Time: 13:00-15:00, Oct 26, 2018
Venue: Room 300, 320 Yueyang Road
Speaker: Dr Hao CHI (Institute of Computing Technology, CAS)
Host: Zefeng WANG
Title: Open-pFind: Comprehensive identification of peptides in tandem mass spectra using an efficient open search engine
Introduction: Shotgun proteomics has grown rapidly in recent decades, especially for peptide and protein identification. However, more than 50% of MS/MS data acquired in shotgun proteomics have not been successfully identified. As shown in a number of studies, unexpected modifications is a major reason underlying the low identification rate, and several other factors also hinder precise peptide identification, e.g., semi- and non-specific digestion, in-source fragmentation and co-eluting peptides in mixed spectra. We have developed a novel database search algorithm, Open-pFind, to efficiently identify peptides even in an ultra-large search space which takes into account unexpected modifications, amino acid mutations, semi- or non-specific digestion and co-eluting peptides.

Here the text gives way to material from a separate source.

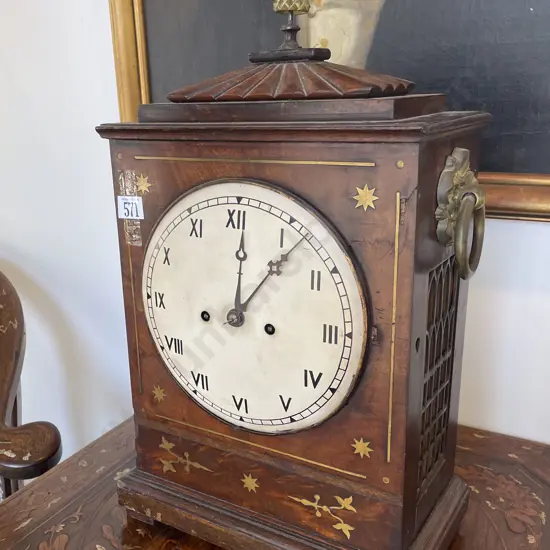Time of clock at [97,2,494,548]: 12:06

We re-analyzed an entire human proteome dataset consisting of ~25 million spectra. It took Open-pFind ~5 hours on a 64-core workstation to search all of these spectra. More than one million peptides were identified, which were 86.7% more than those reported previously. The results obtained with Open-pFind demonstrated that the characteristics of MS/MS data vary according to different methods for sample preparation and LC-MS/MS. Open search strategies, as made practical by Open-pFind, will most likely be the preferred tools for large-scale MS/MS data analyses in the future.